PROCEDURAL AND FACTUAL BACKGROUND
1. The Trust
CLVT is an employee benefit trust, established through collective bargaining between the Southern California District Counsel of Laborers and various employers' associations. A board of trustees, consisting of eight members designated by the union and eight by the employers, administers CLVT pursuant to the terms of a trust agreement. That trust agreement provides for annual payment of vacation benefits to each covered employee. Employers bound to the collective bargaining agreements with the union are obligated to make contributions to CLVT for each hour of work performed by covered laborers.
The trust is a “spendthrift” trust, designed to insure that the individual laborer does not dissipate the vacation fund until he or she is eligible for each year's lump sum payment.1
2. The Board's Authority to Levy
When delinquent taxes are owed to the State of California, the Board is authorized to issue a notice to withhold under California Revenue and Taxation Code section 18817, which provides: “The Franchise Tax Board may by notice, served personally or by first class mail, require any employer, person, officer or department of the state, political subdivision or agency of the state ․ having in their possession, or under their control, any credits or other personal property or other things of value, belonging to a taxpayer ․ to withhold, from such credits or other personal property or other things of value, the amount of any tax, interest, or penalties due from the taxpayer ․ and to transmit the amount withheld to the Franchise Tax Board at such times as it may designate.” 2
An accountholder who fails to honor a notice to withhold issued by the Board is liable for payment of the amount due. (Rev. & Tax.Code, § 18818.)
3. The Action
In June 1980 the Board filed a complaint against the Trust for failure to honor garnishment and for declaratory relief.3 The complaint alleged that at several times in 1977 and 1978 the Board had issued “notices to withhold” to the Trust pursuant to California Revenue and Taxation Code section 18817 to levy upon funds held by the Trust for the payment of unpaid taxes, penalties and interest imposed upon three identified beneficiaries of the Trust. The Trust acknowledged receipt of each notice and informed the Board that it had requested an opinion letter from the Administrator for Pension and Welfare Benefit Programs of the United States Department of Labor as to whether it was permitted under ERISA to honor the levy. In 1980, CLVT notified the Board that it would not honor the levies of the Board, based upon the advisory opinion of the United States Department of Labor which stated the Department's position as follows: “[T]he process of any state judicial or administrative agency seeking to levy for unpaid taxes ․ upon benefits due a participant or beneficiary under the [CLVT] Plan is pre-empted under ERISA section 514.”
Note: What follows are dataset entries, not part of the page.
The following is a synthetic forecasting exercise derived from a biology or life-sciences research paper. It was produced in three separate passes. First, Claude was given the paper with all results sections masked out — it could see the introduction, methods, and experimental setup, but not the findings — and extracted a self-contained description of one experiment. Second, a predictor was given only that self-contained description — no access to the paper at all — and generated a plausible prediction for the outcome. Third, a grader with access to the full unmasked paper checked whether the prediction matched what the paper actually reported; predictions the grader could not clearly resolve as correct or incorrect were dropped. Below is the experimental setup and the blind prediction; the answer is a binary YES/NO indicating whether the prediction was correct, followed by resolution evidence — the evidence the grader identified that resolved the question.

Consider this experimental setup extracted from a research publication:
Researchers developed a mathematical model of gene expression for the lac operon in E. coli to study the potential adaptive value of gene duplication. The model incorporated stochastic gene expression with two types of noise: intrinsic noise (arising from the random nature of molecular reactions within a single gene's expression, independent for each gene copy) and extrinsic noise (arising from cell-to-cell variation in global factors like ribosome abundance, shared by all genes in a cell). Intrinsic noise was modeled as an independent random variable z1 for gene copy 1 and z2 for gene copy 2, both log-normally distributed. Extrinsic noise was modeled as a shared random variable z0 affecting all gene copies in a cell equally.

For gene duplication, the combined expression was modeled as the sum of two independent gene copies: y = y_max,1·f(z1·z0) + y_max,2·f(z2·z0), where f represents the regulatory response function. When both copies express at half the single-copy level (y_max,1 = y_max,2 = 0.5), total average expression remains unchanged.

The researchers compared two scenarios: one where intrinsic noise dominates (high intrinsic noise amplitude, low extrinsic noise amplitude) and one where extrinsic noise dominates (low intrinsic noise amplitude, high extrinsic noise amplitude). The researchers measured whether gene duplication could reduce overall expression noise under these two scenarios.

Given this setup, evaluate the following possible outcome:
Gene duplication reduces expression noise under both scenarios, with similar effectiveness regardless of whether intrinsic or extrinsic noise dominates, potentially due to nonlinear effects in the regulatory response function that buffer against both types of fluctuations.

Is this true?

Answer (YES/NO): NO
The Board sought damages in a sum in the amounts owing on the three specified accounts, “not to exceed $380.56 plus interest from June 1, 1980,” and a declaration that CLVT was obligated to honor all future levies by the Board.
CLVT removed the suit to the United States District Court, Central District of California,4 where the federal district court denied the Board's motion for remand to the state court. On the parties' cross-motions for summary judgment, the district court concluded that sections 18817 and 18818 of the California Revenue and Taxation Code were not preempted by ERISA, and that the anti-alienation provision of ERISA was not applicable to employee welfare benefit plans.
CLVT appealed the judgment in favor of the Board to the Ninth Circuit where a majority of the panel found that the summary judgment should be reversed. (Franchise Tax Bd., Etc. v. Const. Laborers, Etc. (9th Cir.1982) 679 F.2d 1307.) The Board appealed the decision to the United States Supreme Court. The Supreme Court held that the case was not within the removal jurisdiction conferred by 28 U.S.C. § 1441, and therefore did not reach the merits of the preemption question. (Franchise Tax Bd. v. Laborers Vac. Trust (1983) 463 U.S. 1, 7, 103 S.Ct. 2841, 2845, 77 L.Ed.2d 420.)
After the original lawsuit was remanded to state court, CLVT filed a new declaratory relief action in federal district court (CLVT II). (Edward Ashton, et al. v. Kenneth Cory, et al., United States District Court, Central District of California, No. 83–5414 PAR (Px).) This time the district court granted CLVT's motion for summary judgment, declaring that California's Revenue and Taxation Code section 18817 was preempted by section 514 of ERISA (29 U.S.C. § 1144(a)). On appeal by the Board, the Ninth Circuit reversed the judgment, finding that CLVT's action was barred by the Tax Injunction Act, 28 U.S.C. section 1341, which prohibits the federal district courts from enjoining, suspending or restraining “the assessment, levy or collection of any tax under State law where a plain, speedy and efficient remedy may be had in the courts of such State.” (Ashton v. Cory (9th Cir.1986) 780 F.2d 816, 818, emphasis in original.)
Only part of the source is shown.